──────── TEXT FOR ANALYSIS

# Data Science Introduction Course

**Dataset:** [Titanic Competition - Kaggle](https://www.kaggle.com/c/titanic/overview)

**Idea:** Use machine learning to create a model that predicts which passengers survived the Titanic shipwreck.

**Available data:**
* `data/kaggle_data.csv`: Contains the details of a subset of the passengers on board and will reveal whether they survived or not. Which is our target label.
* `data/kaggle_test.csv`: Contains similar information but does not disclose the target label for each passenger. It’s your job to predict these outcomes.

We will split our dataset into a seperate training and test set, to evaluate our model locally, but we can also predict the `kaggle_test.csv`-file and submit [here](https://www.kaggle.com/c/titanic/submit) to see our actual accuracy.

<br>

by Henrik Høiness

### Quick introduction to DataFrames (5 min)

Think of it as a matrix or a spreadsheet in Excel, which we can store information on a row-column basis. 

In [1]:
import pandas as pd

# Example on dataframes
example_df = pd.DataFrame([["Henrik", 23, "Oslo"], ["William", 24, "Ulsteinvik"]], columns=["Name", "Age", "Hometown"])

example_df

Unnamed: 0,Name,Age,Hometown
0,Henrik,23,Oslo
1,William,24,Ulsteinvik


In [2]:
# Get Name-column as a Series (list of column values with index)

────────────────
──────── RECORDS PROVIDED

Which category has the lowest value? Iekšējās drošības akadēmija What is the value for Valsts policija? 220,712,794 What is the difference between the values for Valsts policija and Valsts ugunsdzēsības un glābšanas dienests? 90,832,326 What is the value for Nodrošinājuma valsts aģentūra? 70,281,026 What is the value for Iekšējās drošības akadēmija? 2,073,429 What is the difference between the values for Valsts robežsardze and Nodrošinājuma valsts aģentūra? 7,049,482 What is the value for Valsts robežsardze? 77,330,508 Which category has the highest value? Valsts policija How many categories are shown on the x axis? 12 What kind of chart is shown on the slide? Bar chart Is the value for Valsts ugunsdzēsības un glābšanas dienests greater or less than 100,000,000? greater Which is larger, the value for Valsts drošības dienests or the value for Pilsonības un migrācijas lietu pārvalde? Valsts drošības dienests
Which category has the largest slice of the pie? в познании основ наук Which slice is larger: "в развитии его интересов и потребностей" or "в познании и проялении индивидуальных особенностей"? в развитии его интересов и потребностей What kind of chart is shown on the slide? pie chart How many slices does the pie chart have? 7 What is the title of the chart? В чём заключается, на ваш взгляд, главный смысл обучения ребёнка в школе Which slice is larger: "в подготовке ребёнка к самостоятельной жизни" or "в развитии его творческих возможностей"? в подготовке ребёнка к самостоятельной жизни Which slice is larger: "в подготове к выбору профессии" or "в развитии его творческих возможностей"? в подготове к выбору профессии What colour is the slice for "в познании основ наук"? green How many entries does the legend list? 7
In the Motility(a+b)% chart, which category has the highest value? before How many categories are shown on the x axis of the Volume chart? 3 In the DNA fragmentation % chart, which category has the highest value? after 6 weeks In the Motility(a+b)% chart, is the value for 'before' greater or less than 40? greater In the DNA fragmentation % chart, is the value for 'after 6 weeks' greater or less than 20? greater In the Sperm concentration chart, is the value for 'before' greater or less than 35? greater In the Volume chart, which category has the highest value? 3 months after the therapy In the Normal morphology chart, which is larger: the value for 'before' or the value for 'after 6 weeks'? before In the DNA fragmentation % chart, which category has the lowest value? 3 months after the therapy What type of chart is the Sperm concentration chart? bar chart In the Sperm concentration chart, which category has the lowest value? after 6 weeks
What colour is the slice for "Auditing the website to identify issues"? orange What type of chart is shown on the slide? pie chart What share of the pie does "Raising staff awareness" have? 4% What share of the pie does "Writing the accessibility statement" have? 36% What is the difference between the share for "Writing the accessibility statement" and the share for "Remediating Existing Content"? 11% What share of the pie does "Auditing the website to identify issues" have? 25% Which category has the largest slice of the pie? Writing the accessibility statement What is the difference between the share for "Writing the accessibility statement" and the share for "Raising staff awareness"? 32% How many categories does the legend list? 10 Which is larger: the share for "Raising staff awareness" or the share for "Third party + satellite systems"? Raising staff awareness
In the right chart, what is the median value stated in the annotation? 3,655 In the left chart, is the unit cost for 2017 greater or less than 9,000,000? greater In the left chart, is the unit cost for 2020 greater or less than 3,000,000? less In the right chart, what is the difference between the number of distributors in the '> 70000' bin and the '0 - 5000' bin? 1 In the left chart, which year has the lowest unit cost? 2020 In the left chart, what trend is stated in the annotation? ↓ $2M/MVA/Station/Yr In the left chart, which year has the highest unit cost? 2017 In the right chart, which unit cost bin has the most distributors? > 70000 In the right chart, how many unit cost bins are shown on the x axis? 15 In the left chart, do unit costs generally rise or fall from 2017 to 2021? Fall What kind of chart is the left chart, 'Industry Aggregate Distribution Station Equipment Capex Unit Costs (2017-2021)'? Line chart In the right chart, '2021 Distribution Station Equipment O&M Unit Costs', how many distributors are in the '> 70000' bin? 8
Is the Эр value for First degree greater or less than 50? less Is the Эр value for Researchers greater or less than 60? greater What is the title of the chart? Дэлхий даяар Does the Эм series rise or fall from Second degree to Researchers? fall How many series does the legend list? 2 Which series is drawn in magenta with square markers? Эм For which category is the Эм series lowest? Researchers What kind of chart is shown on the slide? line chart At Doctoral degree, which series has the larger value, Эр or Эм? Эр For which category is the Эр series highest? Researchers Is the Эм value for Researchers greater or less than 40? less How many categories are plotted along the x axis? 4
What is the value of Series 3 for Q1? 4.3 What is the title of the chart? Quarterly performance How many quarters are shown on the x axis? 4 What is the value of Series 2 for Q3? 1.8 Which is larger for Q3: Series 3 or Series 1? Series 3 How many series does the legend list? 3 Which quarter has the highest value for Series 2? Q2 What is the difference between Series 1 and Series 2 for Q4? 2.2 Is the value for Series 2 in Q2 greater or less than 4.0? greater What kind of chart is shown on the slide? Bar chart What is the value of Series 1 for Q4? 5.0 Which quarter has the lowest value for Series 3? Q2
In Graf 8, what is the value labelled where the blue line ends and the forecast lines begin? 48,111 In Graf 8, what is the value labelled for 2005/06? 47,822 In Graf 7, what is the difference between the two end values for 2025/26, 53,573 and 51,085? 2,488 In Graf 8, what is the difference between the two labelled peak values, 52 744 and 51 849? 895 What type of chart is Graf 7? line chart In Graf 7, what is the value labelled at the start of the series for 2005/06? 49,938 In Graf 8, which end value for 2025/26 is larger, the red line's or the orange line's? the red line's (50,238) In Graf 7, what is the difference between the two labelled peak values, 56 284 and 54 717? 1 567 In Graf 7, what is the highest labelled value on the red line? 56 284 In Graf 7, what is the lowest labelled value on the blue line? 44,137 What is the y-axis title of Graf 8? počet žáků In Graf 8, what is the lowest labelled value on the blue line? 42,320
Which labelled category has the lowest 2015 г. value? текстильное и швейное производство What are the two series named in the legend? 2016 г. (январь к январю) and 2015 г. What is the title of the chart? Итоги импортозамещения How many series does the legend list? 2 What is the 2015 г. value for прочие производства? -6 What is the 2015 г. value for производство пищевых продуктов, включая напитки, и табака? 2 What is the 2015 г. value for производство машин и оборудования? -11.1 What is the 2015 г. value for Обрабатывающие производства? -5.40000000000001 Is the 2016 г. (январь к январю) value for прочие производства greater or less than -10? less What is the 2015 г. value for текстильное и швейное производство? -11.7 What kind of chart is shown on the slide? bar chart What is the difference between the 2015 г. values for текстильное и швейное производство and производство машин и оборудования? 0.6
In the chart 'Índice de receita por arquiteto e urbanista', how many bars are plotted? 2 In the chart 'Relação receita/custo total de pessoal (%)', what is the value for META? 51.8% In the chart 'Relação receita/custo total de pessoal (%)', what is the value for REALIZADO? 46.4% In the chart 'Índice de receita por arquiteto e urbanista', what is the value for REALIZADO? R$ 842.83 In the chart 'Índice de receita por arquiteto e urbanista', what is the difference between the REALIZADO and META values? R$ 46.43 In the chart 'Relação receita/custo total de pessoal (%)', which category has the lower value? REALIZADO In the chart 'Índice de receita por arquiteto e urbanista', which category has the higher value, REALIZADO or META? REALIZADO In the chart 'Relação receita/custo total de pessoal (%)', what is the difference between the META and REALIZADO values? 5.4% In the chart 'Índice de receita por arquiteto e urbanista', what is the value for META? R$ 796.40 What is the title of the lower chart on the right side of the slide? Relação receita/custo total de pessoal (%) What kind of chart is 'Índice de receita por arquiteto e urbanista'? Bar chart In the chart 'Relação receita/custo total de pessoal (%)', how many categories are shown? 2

────────────────

REQUIRED ACTION 1:
In the data science course text, which data file withholds whether each passenger survived?
REQUIRED ACTION 2:
Reproduce the data science course text from "# Example on" up to and including "values with index)".
REQUIRED ACTION 3:
Take the data science course text further, picking up right after its last line.

ANSWER SPACE 1:
`data/kaggle_test.csv`

ANSWER SPACE 2:
# Example on dataframes
example_df = pd.DataFrame([["Henrik", 23, "Oslo"], ["William", 24, "Ulsteinvik"]], columns=["Name", "Age", "Hometown"])

example_df

Unnamed: 0,Name,Age,Hometown
0,Henrik,23,Oslo
1,William,24,Ulsteinvik


In [2]:
# Get Name-column as a Series (list of column values with index)

ANSWER SPACE 3:
example_df["Name"]

0     Henrik
1    William
Name: Name, dtype: object

In [5]:
# Get a dataframe containing Name and Age columns
example_df[["Name", "Age"]]

Unnamed: 0,Name,Age
0,Henrik,23
1,William,24


In [7]:
# Get first row of dataframe
example_df.loc[0]

Name        Henrik
Age             23
Hometown      Oslo
Name: 0, dtype: object

In [8]:
# Get persons older than 23
example_df[example_df["Age"] > 23 ]

# Comment: example_df["Age"] > 23 will create a boolean list, which says which indices to include in result

Unnamed: 0,Name,Age,Hometown
1,William,24,Ulsteinvik


In [9]:
# Add column with year of birth
from datetime import datetime

year_today = datetime.now().year
example_df["Birthyear"] = year_today - example_df["Age"]


example_df

Unnamed: 0,Name,Age,Hometown,Birthyear
0,Henrik,23,Oslo,1998
1,William,24,Ulsteinvik,1997


## 1. Loading data (3 min)

**Task:** Load `data/kaggle_data.csv` into dataframe using pandas and display first five rows (`.head()`). Also print length of our dataset.

In [10]:
import numpy as np
np.random.seed(42)

# Load data into dataframe using pandas
df = ...

# Display first 5 rows


print(f"Length of dataset {len(df)}")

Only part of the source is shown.